Without obtaining an adequate license from the person(s) controlling
the copyright in such materials, this document may not be modified
outside the IETF Standards Process, and derivative works of it may
not be created outside the IETF Standards Process, except to format
it for publication as an RFC or to translate it into languages other
than English.
Table of Contents
1. Introduction . . . . . . . . . . . . . . . . . . . . . . . . 2
1.1. Conventions Used in This Document . . . . . . . . . . . . 2
2. OpenPGP Message . . . . . . . . . . . . . . . . . . . . . . . 3
3. IANA Considerations . . . . . . . . . . . . . . . . . . . . . 4
4. Security Considerations . . . . . . . . . . . . . . . . . . . 4
5. Interoperability Considerations . . . . . . . . . . . . . . . 5
6. Example . . . . . . . . . . . . . . . . . . . . . . . . . . . 5
7. Normative References . . . . . . . . . . . . . . . . . . . . 5
Author's Address . . . . . . . . . . . . . . . . . . . . . . . . 6
1. Introduction
The OpenPGP message format, specified in [RFC4880], is widely
supported, with implementations in many programming languages.

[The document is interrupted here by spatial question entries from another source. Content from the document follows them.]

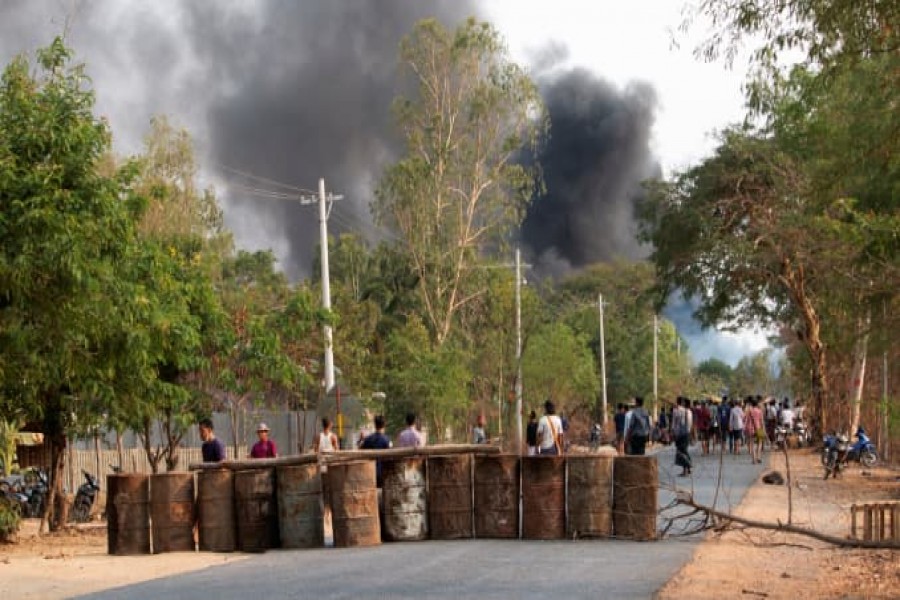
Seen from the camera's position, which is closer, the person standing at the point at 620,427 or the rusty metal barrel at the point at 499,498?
the rusty metal barrel at the point at 499,498

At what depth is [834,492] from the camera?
28.5 metres

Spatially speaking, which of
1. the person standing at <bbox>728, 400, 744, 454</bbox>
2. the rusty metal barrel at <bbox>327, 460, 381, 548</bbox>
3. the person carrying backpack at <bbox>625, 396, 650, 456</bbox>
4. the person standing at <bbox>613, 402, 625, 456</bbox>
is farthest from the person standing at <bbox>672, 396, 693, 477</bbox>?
the rusty metal barrel at <bbox>327, 460, 381, 548</bbox>

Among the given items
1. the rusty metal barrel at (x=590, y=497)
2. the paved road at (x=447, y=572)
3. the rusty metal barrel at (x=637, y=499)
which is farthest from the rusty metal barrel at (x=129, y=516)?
the rusty metal barrel at (x=637, y=499)

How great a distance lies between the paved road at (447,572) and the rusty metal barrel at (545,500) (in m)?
0.35

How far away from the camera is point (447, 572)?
14531 millimetres

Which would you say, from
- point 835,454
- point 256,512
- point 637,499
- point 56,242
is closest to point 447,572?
point 637,499

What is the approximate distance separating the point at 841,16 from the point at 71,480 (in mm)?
20874

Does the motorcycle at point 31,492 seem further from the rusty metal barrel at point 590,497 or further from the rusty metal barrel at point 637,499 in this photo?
the rusty metal barrel at point 637,499

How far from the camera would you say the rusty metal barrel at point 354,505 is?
1775 centimetres

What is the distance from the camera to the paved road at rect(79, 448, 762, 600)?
1305 centimetres

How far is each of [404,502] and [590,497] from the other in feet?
A: 7.68

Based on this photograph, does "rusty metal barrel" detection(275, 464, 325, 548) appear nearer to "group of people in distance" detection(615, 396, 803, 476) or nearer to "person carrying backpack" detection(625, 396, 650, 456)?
"person carrying backpack" detection(625, 396, 650, 456)

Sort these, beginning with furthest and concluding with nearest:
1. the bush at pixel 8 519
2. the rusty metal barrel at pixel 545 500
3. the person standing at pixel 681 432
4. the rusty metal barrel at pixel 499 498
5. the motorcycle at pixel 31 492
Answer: the person standing at pixel 681 432
the motorcycle at pixel 31 492
the bush at pixel 8 519
the rusty metal barrel at pixel 499 498
the rusty metal barrel at pixel 545 500

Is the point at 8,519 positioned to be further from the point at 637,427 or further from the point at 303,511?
the point at 637,427
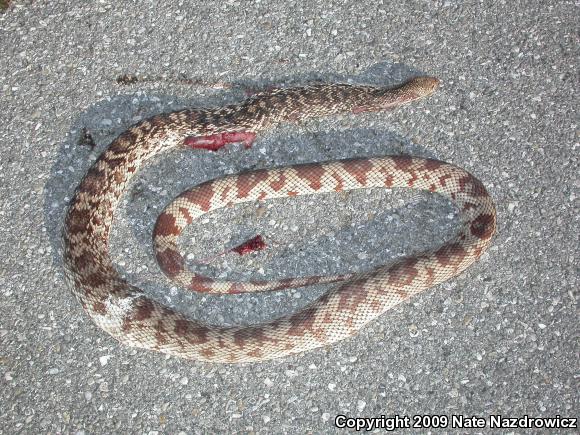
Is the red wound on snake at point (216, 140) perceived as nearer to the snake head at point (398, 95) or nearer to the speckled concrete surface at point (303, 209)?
the speckled concrete surface at point (303, 209)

[RFC3156] specifies the "multipart/encrypted" media type to describe
these messages; the "application/pgp-encrypted", "application/pgp-
signature", and "application/pgp-keys" media types are specified for
use as protocol parameter values and the content type of the MIME
body parts.
Currently, there exist popular applications which specialize in the
interchange of pure text payloads. These can be used for the
transport of OpenPGP messages (perhaps on a copy-and-paste basis),
but they typically do not support multipart messages and thus would
have difficulty with RFC3156-style packaging. It would be
advantageous if these "naked" OpenPGP messages could be labeled with
a media type to facilitate dispatch to software which can decrypt
them.
1.1. Conventions Used in This Document
The key words "MUST", "MUST NOT", "REQUIRED", "SHALL", "SHALL NOT",
"SHOULD", "SHOULD NOT", "RECOMMENDED", "MAY", and "OPTIONAL" in this
document are to be interpreted as described in [RFC2119].
Bray Expires April 19, 2015 [Page 2]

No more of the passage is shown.